The totalitarian implementation of Section 62 of the DMA empowered the Union to impose a nationwide lockdown in a measure that imposed a de facto emergency and ceded the administration of the country completely to the Centre. However, Sections 24 and 34 of the same DMA which empower both State and District administrations to control the situation on the ground level by monitoring movement were completely ignored. The provisions of Article 243 which require district administrations to prepare for such situations were treated the same way. This certainly centralized powers in the Union’s hands.
At a time where States were in an extremely vulnerable financial position owing to arrears in GST payments which the Center is responsible for, the Center instead of trying its best to aid this pitiful predicament dangled fiscal relief in front of the State Governments on the condition that Central schemes be promoted. This is all but one example of the egregious manner in which the Center exploited the crisis as an opportunity to further its own concerns. The rushed passage of the farm laws through both the Houses of Parliament and the lack of consultation before the imposition of a lockdown of unseen proportions all point towards gross opportunism and mismanagement.

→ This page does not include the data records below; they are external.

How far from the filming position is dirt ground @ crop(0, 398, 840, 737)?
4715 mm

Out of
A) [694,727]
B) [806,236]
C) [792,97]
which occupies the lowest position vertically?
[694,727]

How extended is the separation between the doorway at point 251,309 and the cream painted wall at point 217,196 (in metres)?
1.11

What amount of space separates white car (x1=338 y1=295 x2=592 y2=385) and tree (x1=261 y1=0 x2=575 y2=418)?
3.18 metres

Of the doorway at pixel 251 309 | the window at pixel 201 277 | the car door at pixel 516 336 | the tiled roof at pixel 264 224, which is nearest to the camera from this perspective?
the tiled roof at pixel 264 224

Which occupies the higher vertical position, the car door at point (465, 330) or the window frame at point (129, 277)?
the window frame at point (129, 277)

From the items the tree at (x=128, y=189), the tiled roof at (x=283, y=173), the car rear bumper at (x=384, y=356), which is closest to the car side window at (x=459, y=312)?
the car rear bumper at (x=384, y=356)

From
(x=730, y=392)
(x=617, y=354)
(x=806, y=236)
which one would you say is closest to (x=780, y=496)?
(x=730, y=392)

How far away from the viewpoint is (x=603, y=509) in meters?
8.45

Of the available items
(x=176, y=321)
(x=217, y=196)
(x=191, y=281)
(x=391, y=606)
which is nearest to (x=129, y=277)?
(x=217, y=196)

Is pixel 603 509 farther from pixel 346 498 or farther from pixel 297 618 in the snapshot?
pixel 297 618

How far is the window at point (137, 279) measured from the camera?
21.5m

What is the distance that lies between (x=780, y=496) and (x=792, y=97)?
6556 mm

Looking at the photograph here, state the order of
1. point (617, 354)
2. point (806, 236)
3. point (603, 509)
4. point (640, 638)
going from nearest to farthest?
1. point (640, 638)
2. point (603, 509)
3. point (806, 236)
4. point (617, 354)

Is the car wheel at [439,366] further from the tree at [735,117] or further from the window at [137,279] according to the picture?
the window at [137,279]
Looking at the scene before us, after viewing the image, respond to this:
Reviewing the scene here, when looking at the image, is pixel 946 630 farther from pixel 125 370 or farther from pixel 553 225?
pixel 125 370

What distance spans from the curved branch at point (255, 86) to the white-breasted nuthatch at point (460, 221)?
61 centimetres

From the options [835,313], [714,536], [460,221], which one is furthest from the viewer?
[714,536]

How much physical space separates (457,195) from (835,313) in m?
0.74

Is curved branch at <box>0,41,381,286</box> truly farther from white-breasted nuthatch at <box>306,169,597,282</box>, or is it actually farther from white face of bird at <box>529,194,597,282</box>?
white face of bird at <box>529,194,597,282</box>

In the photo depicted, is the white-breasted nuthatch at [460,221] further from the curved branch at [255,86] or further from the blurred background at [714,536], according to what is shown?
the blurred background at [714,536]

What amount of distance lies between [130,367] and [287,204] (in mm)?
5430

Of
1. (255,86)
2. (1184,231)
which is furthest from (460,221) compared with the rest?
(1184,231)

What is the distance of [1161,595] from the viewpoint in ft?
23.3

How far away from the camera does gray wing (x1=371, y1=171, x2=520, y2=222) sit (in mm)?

The mishandling of the Covid-19 epidemic in India can be perfectly encapsulated with an example featuring the contrasting fortunes of the two States. Take the States of Kerala and Odisha; while Kerala was hit much harder by the outbreak, it received just 157 Crores in financial aid from the Center whereas Odisha received 802 Crores. This is so because the distribution of financial aid did not consider factors such as confirmed cases or infrastructure but rather included irrelevant factors such as the area of the State. Adding to its misery, if it was to request more funds, the State of Kerala, would have to promote Central schemes such as ‘Ease of Doing Business’ which it might not want to. This shows how disproportionate the need was to the relief provided.
Inter-state cooperation as is envisioned in the Indian Constitution allowed countries such as Australia to have a highly positive impact on Covid management. India should have utilised Constitutional bodies such as the Inter-State Council (ISC) to strengthen federal ties in this time of crisis rather than look to centralize power. India must also take up the recommendation of the Second Administrative Reforms Commission (2006) and make a new entry in the Concurrent List for “Management of Disasters and Emergencies, Natural or Man-made”. This will help clear all ambiguity in the division of crisis management between the three tiers of Government.
Manik Arora & Mritunjai are 4th Year Law Students at Symbiosis Law School, Pune.